Task to carry out - Write out the entries exactly, pictures excluded.

Material provided -
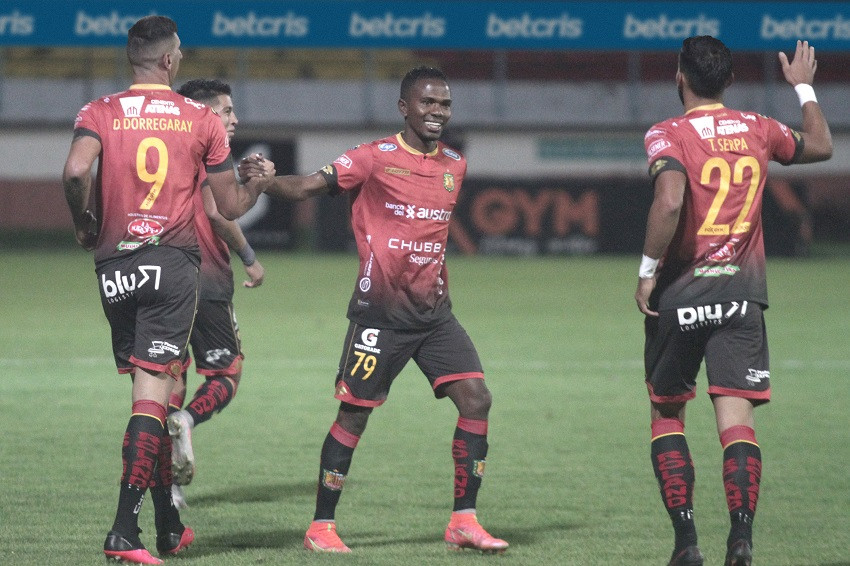 Deportivo Cuenca frena la mala racha con triunfo sobre Técnico Universitario (Video)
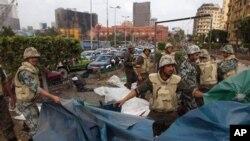 시위대가 사용한 천막을 철거하는 이집트 병사들
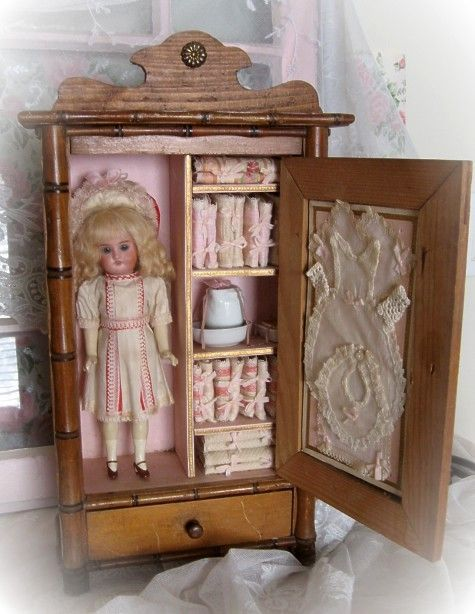 Fitted Wardrobe/Doll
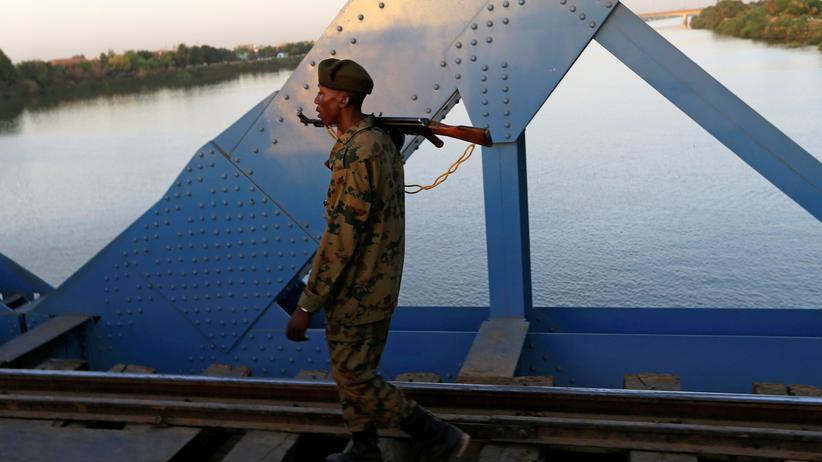 Sudan: Militärrat im Sudan nimmt eigene Soldaten fest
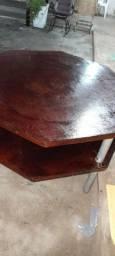 Mesa de madeira modelo octógono preço a negociar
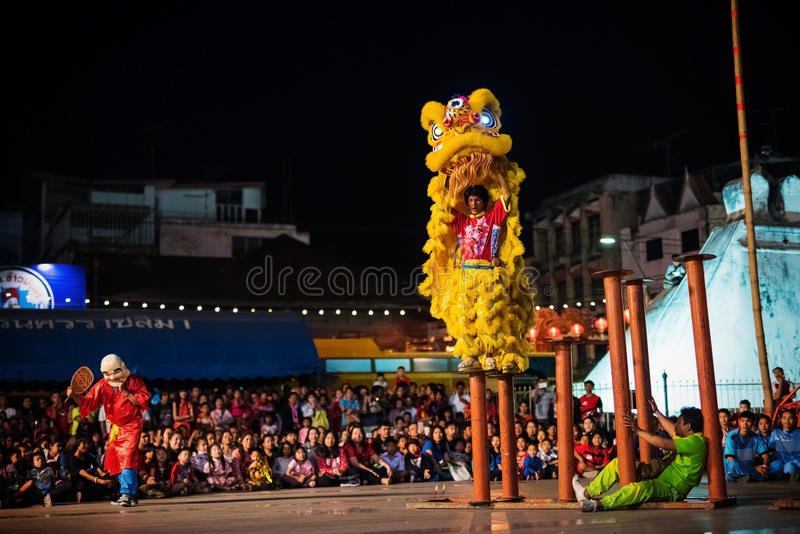 danse de lion sur la colonne pendant la nouvelle année chinoise image stock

Solution to this problem -
 Deportivo Cuenca frena la mala racha con triunfo sobre Técnico Universitario (Video)
 시위대가 사용한 천막을 철거하는 이집트 병사들
 Fitted Wardrobe/Doll
 Sudan: Militärrat im Sudan nimmt eigene Soldaten fest
 Mesa de madeira modelo octógono preço a negociar
 danse de lion sur la colonne pendant la nouvelle année chinoise image stock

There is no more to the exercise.